# Shooting manual



## DCM1024 (Mar 17, 2013)

I thought I was there. I had shot thousands of frames, determined where I wanted to be then had a major fail. Late in the day I became complacent and forgot to double check my exposure which resulted in a number of over exposed frames. This was just a fun day at the zoo, but I can't take the chance on a paid shoot. Any suggestions? I am aware I am imperfect and have more to learn.


----------



## pierceography (Mar 17, 2013)

I always have highlight overexposure blink warnings enabled. Then I always know if my images are pushed too far to the right. Very useful and often photo saving feature.


----------



## DCM1024 (Mar 17, 2013)

Thank you, a very good suggestion. I had turned the blinked off for some reason.


----------



## AJ (Mar 17, 2013)

Yes, be sure to enable the blinkies.

Also, when shooting M, get in the habit of watching the meter when looking through the viewfinder. If it reads way under- or overexposed, then you may need to adjust your exposure.


----------



## DCM1024 (Mar 17, 2013)

I just took a look at the camera and discovered I accidentally changed the wrong setting at some point - exposure compensation was at +3, which definitely explains the over exposed images. Both suggestions made are appreciated and will be implemented, thank you.


----------



## wickidwombat (Mar 18, 2013)

DCM1024 said:


> I just took a look at the camera and discovered I accidentally changed the wrong setting at some point - exposure compensation was at +3, which definitely explains the over exposed images. Both suggestions made are appreciated and will be implemented, thank you.

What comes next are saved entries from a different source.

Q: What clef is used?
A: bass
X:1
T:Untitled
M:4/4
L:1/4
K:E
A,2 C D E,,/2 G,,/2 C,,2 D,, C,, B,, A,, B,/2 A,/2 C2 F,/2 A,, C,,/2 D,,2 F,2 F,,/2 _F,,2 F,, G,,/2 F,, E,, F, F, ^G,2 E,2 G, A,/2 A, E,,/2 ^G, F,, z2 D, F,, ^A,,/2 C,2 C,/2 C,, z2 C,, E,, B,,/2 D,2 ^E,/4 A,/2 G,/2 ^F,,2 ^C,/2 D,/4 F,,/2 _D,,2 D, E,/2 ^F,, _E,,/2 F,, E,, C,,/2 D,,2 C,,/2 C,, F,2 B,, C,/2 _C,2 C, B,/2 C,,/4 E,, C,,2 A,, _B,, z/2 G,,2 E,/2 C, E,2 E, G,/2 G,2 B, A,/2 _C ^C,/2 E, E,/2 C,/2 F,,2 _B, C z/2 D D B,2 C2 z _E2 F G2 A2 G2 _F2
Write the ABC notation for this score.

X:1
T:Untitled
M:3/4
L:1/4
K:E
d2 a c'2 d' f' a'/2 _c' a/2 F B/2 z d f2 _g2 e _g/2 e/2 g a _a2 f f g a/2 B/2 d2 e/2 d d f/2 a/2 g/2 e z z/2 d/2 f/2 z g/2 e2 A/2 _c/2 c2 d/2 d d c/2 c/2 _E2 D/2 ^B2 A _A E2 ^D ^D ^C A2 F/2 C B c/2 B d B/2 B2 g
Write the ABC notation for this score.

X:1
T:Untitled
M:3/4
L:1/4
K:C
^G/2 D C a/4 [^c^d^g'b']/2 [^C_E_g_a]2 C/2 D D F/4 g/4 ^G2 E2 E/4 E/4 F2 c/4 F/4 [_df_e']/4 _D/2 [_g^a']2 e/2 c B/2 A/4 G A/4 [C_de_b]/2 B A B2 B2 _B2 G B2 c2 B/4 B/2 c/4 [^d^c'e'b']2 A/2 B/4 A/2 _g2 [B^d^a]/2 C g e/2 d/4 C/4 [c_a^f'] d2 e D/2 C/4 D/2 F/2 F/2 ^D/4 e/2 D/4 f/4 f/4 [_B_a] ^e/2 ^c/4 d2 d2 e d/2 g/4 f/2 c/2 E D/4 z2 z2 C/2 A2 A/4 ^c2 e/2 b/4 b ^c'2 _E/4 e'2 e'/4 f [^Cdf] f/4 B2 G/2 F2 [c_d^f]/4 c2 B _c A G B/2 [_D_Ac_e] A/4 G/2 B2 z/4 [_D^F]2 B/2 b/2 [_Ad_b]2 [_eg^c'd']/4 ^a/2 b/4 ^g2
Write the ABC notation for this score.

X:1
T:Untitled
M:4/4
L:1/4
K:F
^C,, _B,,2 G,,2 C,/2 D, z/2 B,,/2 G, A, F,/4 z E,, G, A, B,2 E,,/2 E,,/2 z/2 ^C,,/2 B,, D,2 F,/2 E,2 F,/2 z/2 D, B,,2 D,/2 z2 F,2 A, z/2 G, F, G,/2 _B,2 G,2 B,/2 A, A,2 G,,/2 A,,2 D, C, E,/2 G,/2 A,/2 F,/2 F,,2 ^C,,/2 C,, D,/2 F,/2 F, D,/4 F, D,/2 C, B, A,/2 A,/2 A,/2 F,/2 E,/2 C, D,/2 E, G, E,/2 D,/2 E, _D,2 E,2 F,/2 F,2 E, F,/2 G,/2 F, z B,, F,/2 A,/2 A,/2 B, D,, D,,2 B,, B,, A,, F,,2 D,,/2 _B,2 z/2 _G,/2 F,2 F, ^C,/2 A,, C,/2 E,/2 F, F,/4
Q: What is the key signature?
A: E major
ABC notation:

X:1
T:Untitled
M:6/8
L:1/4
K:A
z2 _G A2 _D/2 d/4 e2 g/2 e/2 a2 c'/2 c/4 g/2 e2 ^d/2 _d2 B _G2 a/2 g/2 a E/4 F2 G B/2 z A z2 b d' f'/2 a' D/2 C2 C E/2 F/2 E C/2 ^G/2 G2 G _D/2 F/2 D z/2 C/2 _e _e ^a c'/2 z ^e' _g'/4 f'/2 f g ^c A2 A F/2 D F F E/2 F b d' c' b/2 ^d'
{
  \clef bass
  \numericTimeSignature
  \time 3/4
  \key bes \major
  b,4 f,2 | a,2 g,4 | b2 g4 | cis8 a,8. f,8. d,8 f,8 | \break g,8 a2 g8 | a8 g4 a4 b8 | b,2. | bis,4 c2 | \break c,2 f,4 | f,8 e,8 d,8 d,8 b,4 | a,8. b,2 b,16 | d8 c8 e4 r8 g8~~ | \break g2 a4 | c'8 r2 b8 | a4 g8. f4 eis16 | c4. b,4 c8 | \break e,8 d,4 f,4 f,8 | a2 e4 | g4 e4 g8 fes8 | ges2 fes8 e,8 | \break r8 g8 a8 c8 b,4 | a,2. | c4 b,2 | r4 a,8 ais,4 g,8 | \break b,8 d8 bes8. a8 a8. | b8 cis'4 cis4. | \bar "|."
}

EC doesnt do anything in manual mode though unless its flash EC with an on camera flash


----------



## BruinBear (Mar 18, 2013)

wickidwombat said:


> DCM1024 said:
> 
> 
> > I just took a look at the camera and discovered I accidentally changed the wrong setting at some point - exposure compensation was at +3, which definitely explains the over exposed images. Both suggestions made are appreciated and will be implemented, thank you.
> ...



I might be wrong on this but i think EC will still affect the ISO in manual if you have it set to auto ISO.


----------



## Drizzt321 (Mar 18, 2013)

BruinBear said:


> wickidwombat said:
> 
> 
> > DCM1024 said:
> ...



Yea, if you're in M with Auto-ISO it'll crank the ISO up to try and meet the +3 EV that was selected.


----------



## DCM1024 (Mar 18, 2013)

Drizzt321 said:


> BruinBear said:
> 
> 
> > wickidwombat said:
> ...



I was in Auto-ISO, and just obviously stopped paying attention to what I was doing. I wasn't checking the lcd screen either, and didn't realize I had an issue until I got home. On the other hand, for the first time in two years I got my boyfriend out of program mode and using a lens other than the 24-105. He is _very_ stubborn.


----------



## wickidwombat (Mar 18, 2013)

BruinBear said:


> wickidwombat said:
> 
> 
> > DCM1024 said:
> ...



no it doesn't unfortunately THAT would be good if it did though


----------